### Tarea escrita:
Por favor, reproduce sin cambios el tramo del fragmento del documento que va desde "Porque usted, querida" hasta "de sus sexos.".

### Fragmento del documento:
Foto: Guillermina Raggio

miércoles, 26 de agosto de 2015

FLORES SECAS DE LOS BUENOS TIEMPOS


a J.

     Usted bien sabe qué hacemos aquí, en esta hoja sucia con el hollín negro de un pasado consumido en reflexiones íntimas y caminatas de vueltas arrepentidas. Ambos conocemos el peregrinaje eterno de quien a veces se pierde y no sabe hacia dónde va. Entonces, era de esperar que nos encontráramos mirando este espejo de quienes fuimos en otra época, este banquete abandonado con los restos y las sobras de aquellas promesas incumplidas pero absolutamente honestas. Y si nos animamos a venir hasta aquí es porque, al fin y al cabo, no hay nada de excepcional en ello. ¿Quién no ha vuelto alguna vez a escondidas a la puerta de un viejo amor? ¿Quién no ha regresado a tratar de encontrar a aquel niño sentado en la vereda contando figuritas y soñando con ser grande un día?
      Sí, los dos sabemos que hemos venido a decirnos adiós, a mirarnos a los ojos con benevolencia y compasión, en silencio, viendo cómo vuelan las cenizas de aquel fuego que todavía hoy nos reúne en este último reflejo que se irá para siempre.
      Y al separarnos, seguramente cada uno irá hacia el olvido del otro con una mueca adusta, la misma que le mostramos a la muerte cuando se lleva uno más de los tesoros de nuestra vida. Esa vida que espera también su turno para irse con ella.
      Yo, por lo pronto, ya tengo cita con otra hoja igual a esta que está esperándome desde hace mucho. Sin embargo, no será una despedida emotiva ni nada que se le parezca, sólo un simple y subjetivo relato de recuerdos improbables; uno más entre miles, entre millones que se perderán en la nada. Y si yo me atreveré a escribirlo, será porque desde hace tiempo he dejado de lamentarme amargamente por lo perdido y he preferido concurrir a este espacio alejado donde me reúno a tomar una copa con mis escasas victorias y mis innumerables fracasos, a dar testimonio de esas mujeres que ya ni me recuerdan y que, al igual que usted, no dejaron testimonio alguno de mi paso por sus vidas.
      Porque usted, querida mía, no necesitará decir una sola palabra. Su testimonio quedará grabado en un lugar mágico y secreto al que sólo llegan las mujeres de la vida, esas hadas de carne y hueso con sonrisas arrojadas desde bocas verdaderas y con ese gusto dulce a perdición indeclinable que se debe degustar en los arrabales de sus sexos.

Extractos de datos de preguntas espaciales:
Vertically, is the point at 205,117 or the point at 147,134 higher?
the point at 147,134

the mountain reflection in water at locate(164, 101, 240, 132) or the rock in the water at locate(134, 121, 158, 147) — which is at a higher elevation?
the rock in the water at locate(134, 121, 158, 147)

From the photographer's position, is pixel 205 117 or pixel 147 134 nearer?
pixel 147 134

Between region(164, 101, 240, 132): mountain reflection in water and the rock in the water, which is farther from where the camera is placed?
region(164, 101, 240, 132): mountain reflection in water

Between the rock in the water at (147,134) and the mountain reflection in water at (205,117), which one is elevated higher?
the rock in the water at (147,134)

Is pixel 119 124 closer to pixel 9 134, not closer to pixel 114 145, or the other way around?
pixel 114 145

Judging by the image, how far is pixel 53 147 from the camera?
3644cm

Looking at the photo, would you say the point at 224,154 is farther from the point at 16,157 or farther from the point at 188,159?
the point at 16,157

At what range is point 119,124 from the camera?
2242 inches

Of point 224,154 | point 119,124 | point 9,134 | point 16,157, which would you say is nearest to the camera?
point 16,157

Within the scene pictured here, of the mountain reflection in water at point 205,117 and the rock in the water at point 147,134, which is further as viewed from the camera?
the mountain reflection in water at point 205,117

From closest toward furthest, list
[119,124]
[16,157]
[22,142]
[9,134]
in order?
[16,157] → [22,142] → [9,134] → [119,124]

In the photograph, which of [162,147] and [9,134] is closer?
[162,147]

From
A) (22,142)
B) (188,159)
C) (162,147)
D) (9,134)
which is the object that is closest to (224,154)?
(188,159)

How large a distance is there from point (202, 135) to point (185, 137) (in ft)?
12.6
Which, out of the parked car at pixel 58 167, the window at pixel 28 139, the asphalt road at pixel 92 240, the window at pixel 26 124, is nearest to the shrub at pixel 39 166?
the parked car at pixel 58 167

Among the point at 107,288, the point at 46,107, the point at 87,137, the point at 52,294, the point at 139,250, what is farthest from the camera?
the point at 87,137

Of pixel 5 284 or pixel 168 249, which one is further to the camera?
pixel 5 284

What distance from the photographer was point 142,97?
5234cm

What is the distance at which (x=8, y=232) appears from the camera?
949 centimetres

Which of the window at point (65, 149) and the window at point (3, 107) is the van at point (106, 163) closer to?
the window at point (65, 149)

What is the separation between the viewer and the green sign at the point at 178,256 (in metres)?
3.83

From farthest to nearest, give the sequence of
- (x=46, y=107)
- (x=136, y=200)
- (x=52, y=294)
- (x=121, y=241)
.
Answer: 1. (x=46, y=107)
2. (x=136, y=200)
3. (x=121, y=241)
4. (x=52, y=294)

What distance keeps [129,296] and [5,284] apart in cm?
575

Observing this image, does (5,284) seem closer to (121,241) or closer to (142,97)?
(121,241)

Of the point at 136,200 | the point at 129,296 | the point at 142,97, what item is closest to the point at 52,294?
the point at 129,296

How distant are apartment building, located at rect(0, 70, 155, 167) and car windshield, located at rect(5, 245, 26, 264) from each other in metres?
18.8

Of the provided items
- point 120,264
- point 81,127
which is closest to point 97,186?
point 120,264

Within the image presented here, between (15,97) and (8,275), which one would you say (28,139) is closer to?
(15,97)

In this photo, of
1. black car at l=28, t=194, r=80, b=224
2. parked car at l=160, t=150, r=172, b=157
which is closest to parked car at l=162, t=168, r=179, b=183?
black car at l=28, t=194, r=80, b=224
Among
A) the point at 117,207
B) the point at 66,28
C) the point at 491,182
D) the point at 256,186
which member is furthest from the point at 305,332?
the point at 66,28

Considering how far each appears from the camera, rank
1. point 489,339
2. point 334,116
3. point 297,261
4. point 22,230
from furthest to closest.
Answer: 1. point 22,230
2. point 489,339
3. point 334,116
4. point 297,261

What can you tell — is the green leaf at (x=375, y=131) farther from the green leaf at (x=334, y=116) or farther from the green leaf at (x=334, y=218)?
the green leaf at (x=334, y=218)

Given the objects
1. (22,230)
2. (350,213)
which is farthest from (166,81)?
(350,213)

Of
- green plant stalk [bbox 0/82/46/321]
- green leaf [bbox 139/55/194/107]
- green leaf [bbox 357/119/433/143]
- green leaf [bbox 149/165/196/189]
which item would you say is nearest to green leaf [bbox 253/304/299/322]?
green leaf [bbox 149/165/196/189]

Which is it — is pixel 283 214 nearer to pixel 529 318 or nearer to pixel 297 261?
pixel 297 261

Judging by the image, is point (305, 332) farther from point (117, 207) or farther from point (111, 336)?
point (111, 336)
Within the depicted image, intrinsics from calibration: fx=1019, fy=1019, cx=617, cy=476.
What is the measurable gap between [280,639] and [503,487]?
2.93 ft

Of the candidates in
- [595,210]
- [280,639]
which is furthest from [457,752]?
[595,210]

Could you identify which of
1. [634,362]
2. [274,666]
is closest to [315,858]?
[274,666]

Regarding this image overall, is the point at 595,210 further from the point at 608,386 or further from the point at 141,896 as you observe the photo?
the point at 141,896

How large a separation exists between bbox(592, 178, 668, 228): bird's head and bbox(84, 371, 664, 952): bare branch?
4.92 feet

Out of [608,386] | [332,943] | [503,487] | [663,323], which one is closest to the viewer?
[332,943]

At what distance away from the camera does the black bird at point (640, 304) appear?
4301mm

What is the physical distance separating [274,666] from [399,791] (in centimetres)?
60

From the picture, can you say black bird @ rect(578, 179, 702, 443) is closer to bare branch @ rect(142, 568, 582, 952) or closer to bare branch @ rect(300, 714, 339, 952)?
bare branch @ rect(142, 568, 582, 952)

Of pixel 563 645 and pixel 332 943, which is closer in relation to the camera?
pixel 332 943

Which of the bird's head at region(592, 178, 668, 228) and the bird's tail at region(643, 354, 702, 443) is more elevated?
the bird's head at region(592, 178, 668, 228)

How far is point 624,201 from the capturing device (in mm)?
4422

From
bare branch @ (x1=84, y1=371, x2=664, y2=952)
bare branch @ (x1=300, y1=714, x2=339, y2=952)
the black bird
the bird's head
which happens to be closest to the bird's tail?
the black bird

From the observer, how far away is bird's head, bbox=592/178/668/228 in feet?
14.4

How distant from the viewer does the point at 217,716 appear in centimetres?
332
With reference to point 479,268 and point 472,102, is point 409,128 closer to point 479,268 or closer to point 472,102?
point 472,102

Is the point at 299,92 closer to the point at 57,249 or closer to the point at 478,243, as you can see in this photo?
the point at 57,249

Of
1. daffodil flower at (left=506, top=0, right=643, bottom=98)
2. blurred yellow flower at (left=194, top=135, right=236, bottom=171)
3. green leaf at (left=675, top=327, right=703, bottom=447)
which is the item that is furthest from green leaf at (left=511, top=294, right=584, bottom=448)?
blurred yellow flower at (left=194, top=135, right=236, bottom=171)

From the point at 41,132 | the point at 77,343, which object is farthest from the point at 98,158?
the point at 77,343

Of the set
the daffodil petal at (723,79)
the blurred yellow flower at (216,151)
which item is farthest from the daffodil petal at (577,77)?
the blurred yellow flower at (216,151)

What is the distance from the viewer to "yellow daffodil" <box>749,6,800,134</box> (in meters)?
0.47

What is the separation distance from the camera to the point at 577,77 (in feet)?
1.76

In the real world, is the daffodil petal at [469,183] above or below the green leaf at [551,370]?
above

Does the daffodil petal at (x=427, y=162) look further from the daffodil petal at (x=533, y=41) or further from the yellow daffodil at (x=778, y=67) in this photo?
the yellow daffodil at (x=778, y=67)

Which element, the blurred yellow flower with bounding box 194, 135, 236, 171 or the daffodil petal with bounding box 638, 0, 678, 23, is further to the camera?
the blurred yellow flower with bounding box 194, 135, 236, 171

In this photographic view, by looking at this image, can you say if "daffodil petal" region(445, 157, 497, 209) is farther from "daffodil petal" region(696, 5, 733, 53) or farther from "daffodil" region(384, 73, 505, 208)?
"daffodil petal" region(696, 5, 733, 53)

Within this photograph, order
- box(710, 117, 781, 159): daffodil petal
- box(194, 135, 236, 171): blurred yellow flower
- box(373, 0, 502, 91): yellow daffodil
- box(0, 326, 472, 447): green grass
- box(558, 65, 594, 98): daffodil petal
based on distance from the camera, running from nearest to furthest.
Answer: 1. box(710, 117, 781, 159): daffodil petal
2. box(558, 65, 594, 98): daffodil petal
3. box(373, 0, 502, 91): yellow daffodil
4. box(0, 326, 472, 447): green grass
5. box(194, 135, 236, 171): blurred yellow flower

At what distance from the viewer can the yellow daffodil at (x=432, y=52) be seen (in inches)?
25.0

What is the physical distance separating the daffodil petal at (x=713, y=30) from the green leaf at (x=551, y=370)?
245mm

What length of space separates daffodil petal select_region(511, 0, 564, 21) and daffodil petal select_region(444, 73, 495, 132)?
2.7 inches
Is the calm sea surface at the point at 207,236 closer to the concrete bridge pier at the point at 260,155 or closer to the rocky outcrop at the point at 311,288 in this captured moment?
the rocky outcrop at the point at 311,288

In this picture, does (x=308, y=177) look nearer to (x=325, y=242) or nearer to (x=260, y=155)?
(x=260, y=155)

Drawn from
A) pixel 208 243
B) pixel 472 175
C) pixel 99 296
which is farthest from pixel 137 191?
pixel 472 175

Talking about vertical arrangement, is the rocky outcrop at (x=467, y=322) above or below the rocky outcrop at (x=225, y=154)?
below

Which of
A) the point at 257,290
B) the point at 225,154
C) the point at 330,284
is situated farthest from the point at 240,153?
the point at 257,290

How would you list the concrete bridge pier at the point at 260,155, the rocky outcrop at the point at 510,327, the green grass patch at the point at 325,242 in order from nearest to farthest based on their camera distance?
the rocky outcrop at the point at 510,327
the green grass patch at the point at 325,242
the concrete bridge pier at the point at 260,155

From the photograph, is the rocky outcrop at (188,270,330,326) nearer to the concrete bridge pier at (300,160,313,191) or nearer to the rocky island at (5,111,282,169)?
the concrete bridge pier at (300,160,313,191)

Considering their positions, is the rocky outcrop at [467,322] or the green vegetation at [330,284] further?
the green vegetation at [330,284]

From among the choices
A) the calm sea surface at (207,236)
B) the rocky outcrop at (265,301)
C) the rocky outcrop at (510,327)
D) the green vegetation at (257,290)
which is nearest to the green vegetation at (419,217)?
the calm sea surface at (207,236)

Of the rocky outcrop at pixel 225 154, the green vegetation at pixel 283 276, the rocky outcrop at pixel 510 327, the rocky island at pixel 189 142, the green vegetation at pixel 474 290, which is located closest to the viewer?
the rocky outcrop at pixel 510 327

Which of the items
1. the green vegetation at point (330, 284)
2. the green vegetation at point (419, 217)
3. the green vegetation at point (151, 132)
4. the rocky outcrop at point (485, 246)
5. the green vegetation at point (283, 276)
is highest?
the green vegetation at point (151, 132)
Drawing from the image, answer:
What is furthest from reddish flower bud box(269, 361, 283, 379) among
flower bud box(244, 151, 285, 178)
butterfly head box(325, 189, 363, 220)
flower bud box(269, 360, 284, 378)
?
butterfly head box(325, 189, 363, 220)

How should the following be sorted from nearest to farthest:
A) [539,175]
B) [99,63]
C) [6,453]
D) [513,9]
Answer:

### Respuesta a la tarea:
Porque usted, querida mía, no necesitará decir una sola palabra. Su testimonio quedará grabado en un lugar mágico y secreto al que sólo llegan las mujeres de la vida, esas hadas de carne y hueso con sonrisas arrojadas desde bocas verdaderas y con ese gusto dulce a perdición indeclinable que se debe degustar en los arrabales de sus sexos.